Stated problem >>
Rewrite the records below, changing "artificial turf" to "synthetic turf" wherever it occurs and leaving everything else untouched.

Record list >>
───

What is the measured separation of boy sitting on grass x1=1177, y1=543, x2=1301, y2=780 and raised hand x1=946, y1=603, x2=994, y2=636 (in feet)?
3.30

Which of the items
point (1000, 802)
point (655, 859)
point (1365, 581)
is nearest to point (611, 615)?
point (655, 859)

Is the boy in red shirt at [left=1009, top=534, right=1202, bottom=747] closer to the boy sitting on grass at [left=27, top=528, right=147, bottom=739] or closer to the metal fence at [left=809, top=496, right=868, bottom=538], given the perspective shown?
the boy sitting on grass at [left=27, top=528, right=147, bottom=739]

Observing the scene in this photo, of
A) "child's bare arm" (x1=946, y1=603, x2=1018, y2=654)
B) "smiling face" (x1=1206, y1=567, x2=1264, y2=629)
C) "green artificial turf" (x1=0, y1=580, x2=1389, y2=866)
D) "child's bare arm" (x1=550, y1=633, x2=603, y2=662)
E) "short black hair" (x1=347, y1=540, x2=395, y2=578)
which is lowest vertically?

───

Response below >>
What is the measured separation of boy sitting on grass x1=1177, y1=543, x2=1301, y2=780 and raised hand x1=946, y1=603, x2=994, y2=636 (in feet)?
3.30

Which of the items
point (1000, 802)
point (655, 859)
point (1365, 581)
is nearest to point (611, 615)?
point (655, 859)

Is the boy in red shirt at [left=1009, top=534, right=1202, bottom=747] closer to the boy sitting on grass at [left=27, top=528, right=147, bottom=739] or closer to the metal fence at [left=809, top=496, right=868, bottom=538], given the perspective shown?
the boy sitting on grass at [left=27, top=528, right=147, bottom=739]

Observing the scene in this photo, of
A) "child's bare arm" (x1=946, y1=603, x2=1018, y2=654)
B) "smiling face" (x1=1206, y1=567, x2=1264, y2=629)
C) "green synthetic turf" (x1=0, y1=580, x2=1389, y2=866)
D) "child's bare arm" (x1=550, y1=633, x2=603, y2=662)
E) "short black hair" (x1=347, y1=540, x2=395, y2=578)
which is lowest vertically?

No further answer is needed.